Ismael Romero Fernández (born June 23, 1991) is a Cuban-born Puerto Rican professional basketball player for Libertadores de Querétaro of the LNBP and the Puerto Rican national team. Romero formerly represented the Cuban national team. He played college basketball for Universidad del Turabo from Puerto Rico.

College career
After leaving Cuba, Romero attended the Universidad del Turabo of Puerto Rico where he helped his team to win, undefeated, the Liga Atlética Interuniversitaria de Puerto Rico (LAI) in 2014.

Professional career
In 2007, Romero joined local team Villa Clara, where he played for four seasons. On October 31, he was selected by the Grand Rapids Drive in the fourth round of the 2015 NBA Development League Draft. On January 28, 2016, he made his D-League debut in a 90–87 win over the Iowa Energy, recording one point and one rebound in seven minutes. On March 20, 2016, Romero had a double-double in a 102–97 win over the Fort Wayne Mad Ants, finishing with 13 points, 14 rebounds and three steals, including nine points in the fourth quarter. In 27 games, he averaged 5.4 points and 4.9 rebounds per game.

On April 6, 2016, Romero signed with Atléticos de San Germán of the Puerto Rican League. The next day, he made his debut for San Germán in a 90–75 loss to Vaqueros de Bayamón, recording 11 points, three rebounds, three assists and one steal in 17 minutes. On May 26, he was named the BSN Rookie of the Year. In 17 games, he averaged 13.0 points, 5.1 rebounds, 1.4 assists and 1.2 steals in 24.1 minutes.

Source excerpt>

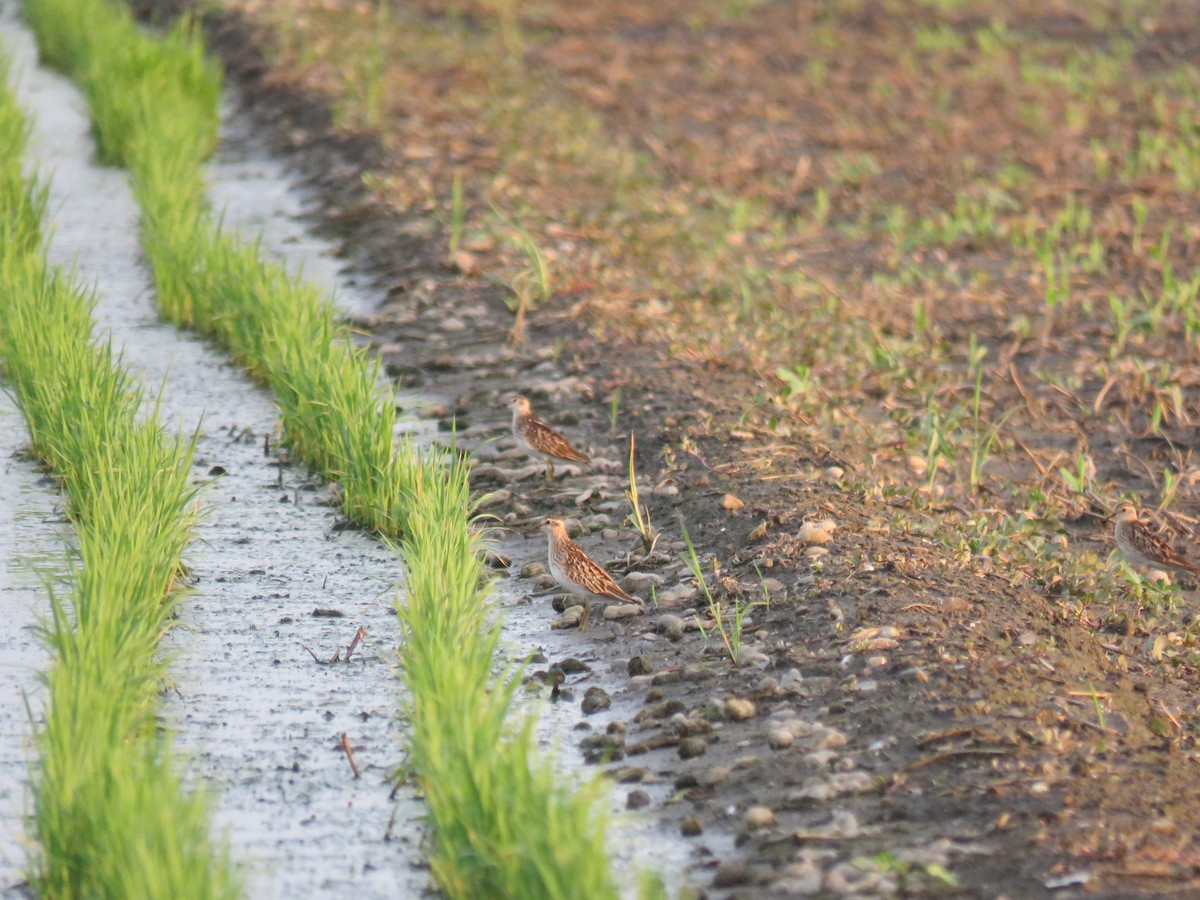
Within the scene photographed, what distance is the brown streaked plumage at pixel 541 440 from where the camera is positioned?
531 centimetres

Tasks to carry out>
1 > Reproduce the part of the Ismael Romero biography that opens with the words containing "College career" and closes with "(LAI) in 2014.".
2 > Based on the Ismael Romero biography, answer yes or no to each statement and quote the deciding words: (a) Romero was picked in the fourth round of the 2015 NBA Development League Draft; (b) Romero's first game for San Germán ended in a win; (c) Romero spent three seasons with Villa Clara.

Expected outputs>
1 >
College career
After leaving Cuba, Romero attended the Universidad del Turabo of Puerto Rico where he helped his team to win, undefeated, the Liga Atlética Interuniversitaria de Puerto Rico (LAI) in 2014.

2 >
(a) Yes: "he was selected by the Grand Rapids Drive in the fourth round of the 2015 NBA Development League Draft"
(b) No: "he made his debut for San Germán in a 90–75 loss to Vaqueros de Bayamón"
(c) No: "where he played for four seasons"